Junge Welt 06.03.2004

 Rätebewegung zerschlagen  

Die Märzmassaker 1919 in Berlin: »Wochenlang spülte die Spree die Leichen ans Ufer.«  

 

Im Februar 1919 rollte eine Streikwelle durch Deutschland. Über das Ruhrgebiet und die oberschlesischen Kohlebezirke griff die Bewegung nach Mitteldeutschland über. Die Arbeiter kämpften für eine Verbesserung ihrer Lebenslage, die sich kaum von der in den letzten Kriegsmonaten unterschied. Die Streiks waren auch eine Reaktion auf die Ermordung von Karl Liebknecht, Rosa Luxemburg und Kurt Eisner sowie einer Vielzahl von Arbeitern durch konterrevolutionäre Kräfte.

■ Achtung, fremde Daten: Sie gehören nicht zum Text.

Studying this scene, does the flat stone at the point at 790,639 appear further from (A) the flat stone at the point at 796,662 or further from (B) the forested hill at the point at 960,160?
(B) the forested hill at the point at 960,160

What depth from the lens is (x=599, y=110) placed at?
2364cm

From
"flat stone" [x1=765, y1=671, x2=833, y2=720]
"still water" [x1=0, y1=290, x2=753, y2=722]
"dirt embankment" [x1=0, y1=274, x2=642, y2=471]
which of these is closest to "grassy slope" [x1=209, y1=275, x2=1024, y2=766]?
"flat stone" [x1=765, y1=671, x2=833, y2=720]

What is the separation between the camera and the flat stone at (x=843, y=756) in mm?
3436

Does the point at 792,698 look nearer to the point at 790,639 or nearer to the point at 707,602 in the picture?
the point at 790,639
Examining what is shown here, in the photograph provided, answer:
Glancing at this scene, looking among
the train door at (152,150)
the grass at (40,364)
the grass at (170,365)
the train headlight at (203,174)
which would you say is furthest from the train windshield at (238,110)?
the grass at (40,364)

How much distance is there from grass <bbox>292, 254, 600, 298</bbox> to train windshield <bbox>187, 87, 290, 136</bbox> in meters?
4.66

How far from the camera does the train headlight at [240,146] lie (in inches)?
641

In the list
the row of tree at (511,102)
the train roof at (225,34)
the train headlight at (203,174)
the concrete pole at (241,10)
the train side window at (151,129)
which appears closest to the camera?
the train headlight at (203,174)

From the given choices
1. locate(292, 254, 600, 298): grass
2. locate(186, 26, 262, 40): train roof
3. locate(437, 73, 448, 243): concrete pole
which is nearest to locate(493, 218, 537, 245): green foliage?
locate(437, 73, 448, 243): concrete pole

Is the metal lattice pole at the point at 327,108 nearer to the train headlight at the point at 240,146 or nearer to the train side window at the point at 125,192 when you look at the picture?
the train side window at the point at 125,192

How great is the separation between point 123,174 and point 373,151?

Am 4. März 1919 beschloß die Vollversammlung der Berliner Arbeiterräte den Generalstreik. Ihre Forderungen lauteten: Anerkennung der Arbeiter- und Soldatenräte, Freilassung aller politischen Gefangenen, Verhaftung der Mörder von Liebknecht und Luxemburg, Auflösung der Freikorpsverbände, Aufstellung einer Arbeiterwehr sowie die Aufnahme politischer und wirtschaftlicher Beziehungen zu Sowjetrußland. Nach den Arbeitern der Großindustrie traten auch die Angestellten der Strom-, Gas- und Wasserwerke in den Ausstand. Bis zum Abbruch des Streiks am 8. März wurden die Hauptstadt nahezu völlig lahmgelegt.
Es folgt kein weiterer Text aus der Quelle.